Teks Bacaan:
# # # # # # #
Jember, MAJALAH-GEMPUR.Com. Korupsi memiliki dimensi gender, medki ada
perbedaan dampak sosial antara laki-laki dan perempuan, namun dampak korupsi
lebih parah bagi perempuan.
Perempuan lebih rentan jadi
korban dan mengalami rintangan. Demikian ungkap Direktur Eksekutif Women
Research Institute (WRI), Sita Aripurnami usai Pelatihan Kesetaraan
Gender/Pemberdayaan Perempuan dan Dampak Korupsi bagi Perempuan, di Hotel Aston
Jember, Selasa sore (8/8).
Pelatihan yang disponsori United
States Agency International Development (USAID) digelar, sejak Senin (7/8) hingga
hari ini. Pelatihan itu melibatkan berbagai stake holder, mulai dari aktifis
perempuan, dinas kesehatan dan puskesmas, BPJS Kesehatan, pekerja sosial, BPD
serta perwakilan jurnalis di Jember
Menurutnya, dampak korupsi
terhadap perempuan itu bisa dilihat per sektor. Misalnya, sektor kesehatan yang
selama ini menjadi kajian WRI. Tingginya angka kematian ibu (AKI) di Indonesia
yang mencapai 359 kasus per 100 ribu persalinan menjadi salah satu contoh
dampak korupsi terhadap perempuan.
Bahkan, angka tersebut
lebih tinggi bila dibanding masa pemerintahan orde baru yang berada di 320
kasus per 100 ribu persalinan. “Jika dilihat dari sektor kesehatan,
sebenarnya banyak kasus menyedihkan yang dialami oleh perempuan. Salah satunya
adalah kasus kematian Bu Nety, saat proses persalinan” ujarnya.
Dalam simulasi, digambarkan
bahwa Bu Nety, tewas karena kompleksitas persoalan korupsi yang menjadi
perintang memperoleh layanan kesehatan. Tak hanya korupsi di sektor
kesehatan saja, melainkan juga bidang infrastruktur, penyediaan fasilitas
angkutan massal dan kesahihan data warga miskin.
# # # # # # #
Data yang Diberikan:

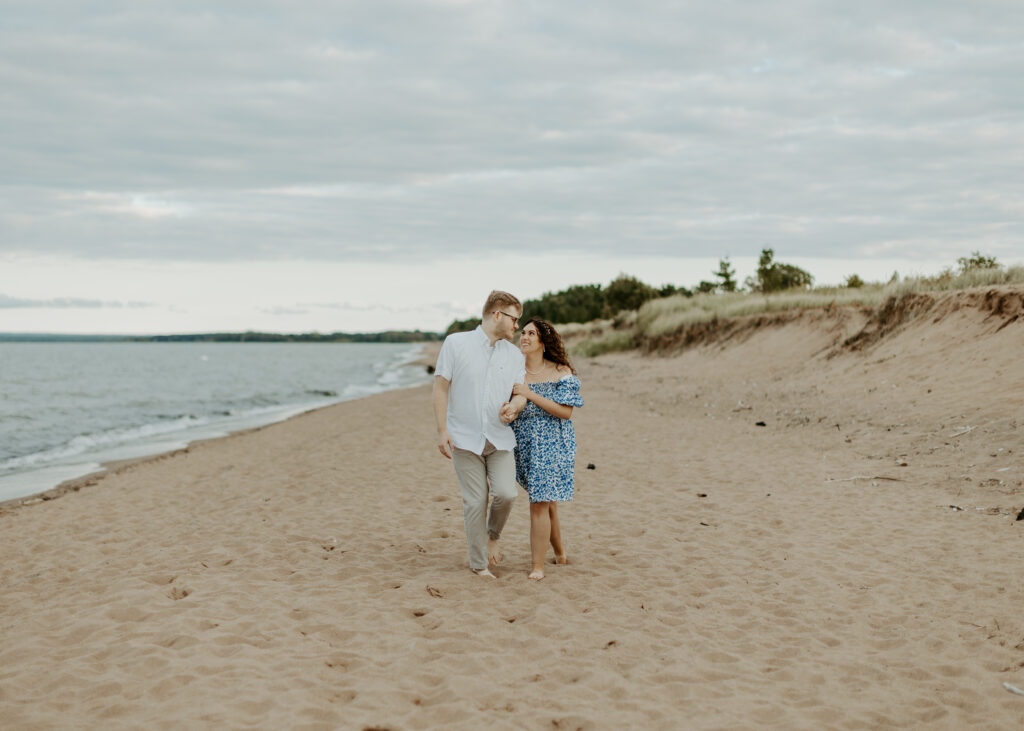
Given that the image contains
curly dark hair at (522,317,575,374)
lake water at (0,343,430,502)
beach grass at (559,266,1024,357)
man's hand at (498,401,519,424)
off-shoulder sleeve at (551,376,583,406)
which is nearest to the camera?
man's hand at (498,401,519,424)

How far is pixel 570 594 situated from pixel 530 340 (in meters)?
1.91

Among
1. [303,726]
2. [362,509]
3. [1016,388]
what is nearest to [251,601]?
[303,726]

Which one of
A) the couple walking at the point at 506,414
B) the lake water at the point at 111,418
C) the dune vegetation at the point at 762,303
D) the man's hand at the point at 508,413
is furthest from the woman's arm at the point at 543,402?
the dune vegetation at the point at 762,303

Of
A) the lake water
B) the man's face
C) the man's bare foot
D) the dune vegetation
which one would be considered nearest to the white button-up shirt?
the man's face

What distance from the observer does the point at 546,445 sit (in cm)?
# # # # # # #
Yang Harus Dikerjakan: Salinlah bagian teks bacaan tentang dampak korupsi bagi perempuan, mulai dari kata-kata yang memuat "Bahkan, angka tersebut" dan berhenti setelah "data warga miskin.".

Jawaban Tugas:
Bahkan, angka tersebut
lebih tinggi bila dibanding masa pemerintahan orde baru yang berada di 320
kasus per 100 ribu persalinan. “Jika dilihat dari sektor kesehatan,
sebenarnya banyak kasus menyedihkan yang dialami oleh perempuan. Salah satunya
adalah kasus kematian Bu Nety, saat proses persalinan” ujarnya.
Dalam simulasi, digambarkan
bahwa Bu Nety, tewas karena kompleksitas persoalan korupsi yang menjadi
perintang memperoleh layanan kesehatan. Tak hanya korupsi di sektor
kesehatan saja, melainkan juga bidang infrastruktur, penyediaan fasilitas
angkutan massal dan kesahihan data warga miskin.